Buoyancy Calculator - How Much You Need in Dive Weights
“Any object, wholly or partially immersed in a fluid, is buoyed up by a force equal to the weight of the fluid displaced by the object." — Archimedes of Syracuse
It’s the bane of all divers. We want to go down, but the inherent buoyancy in our wetsuits, our BCs, our lungs and our fat cells are all conspiring to keep that from happening.
To overcome the force of buoyancy you have to counterbalance it with ballast weight. The question is, how much? While the answer is different for every diver, the goal is the same: carry enough weight to enable you to function efficiently and safely at all depths, and not an ounce more.
Divers are generally taught to define this as being neutrally buoyant at 15 feet deep while wearing an empty BC and carrying a nearly empty tank. But how do you get there? There’s the basic ballpark method — carry 10 percent of your body weight in lead. Or there’s the surface float method — in full scuba gear, load enough weight to enable you to float with the water at eye level (some would say at the hairline).
But rather than just blindly piling on the lead, why not break it down to find out why you need to carry the weight you do, and what specifically you are counterbalancing. By deconstructing your buoyancy status, you know exactly where your counterweight needs are greatest, and that might reveal ways to reduce the amount of weight you ultimately have to carry. Here’s how:
STEP 1: Calculate for Your Body
How much weight do you need to make your body neutral? Take a few weights into the water wearing just a swimsuit. You will be perfectly weighted when you can hang motionless with half a breath, and sink when you exhale. (Using a snorkel can make this test easier.)

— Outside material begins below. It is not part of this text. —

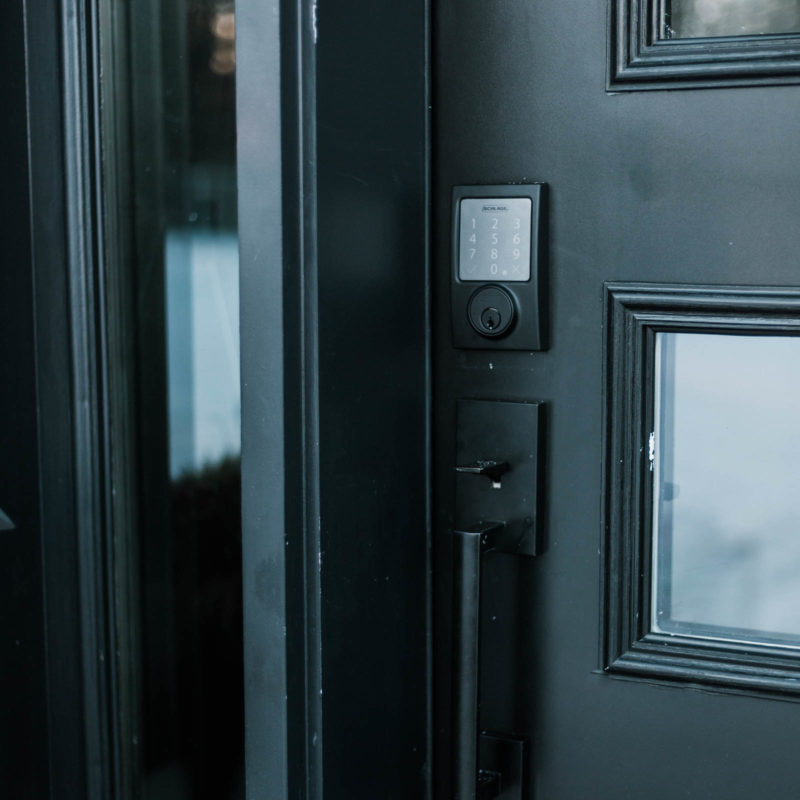 Update your front door with a keyless door lock. These amazing smart locks can be controlled with an app and linked to your Google Home device. Love the matte black lock and hardware on this black door! #smarttechnology #entry #modernentry #keylessentry #hardware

Tip for Shaving Ballast Weight: Lose weight. Also, work to turn your fat to muscle. Fat mass is a lot more buoyant than muscle mass, so any fat you can convert to muscle will lower your buoyancy deficit.
STEP 2: Calculate for Your Exposure Suit
Wearing your exposure suit, get into the water and repeat the procedure outlined in Step 1. Then take the total amount of weight required to get neutral, subtract Step 1’s total, and you’ll have the net buoyancy budget for your exposure suit.
Tip for Shaving Ballast Weight: If water conditions permit, cut down on the thickness of your wetsuit. A wetsuit can have two to three pounds of buoyancy for every millimeter of thickness. If you wear a neoprene drysuit, consider that compressed or crushed neoprene suits have much less buoyancy than standard neoprene. If you wear a fabric drysuit, remember that thinner undergarments have much less buoyancy than the puffy stuff.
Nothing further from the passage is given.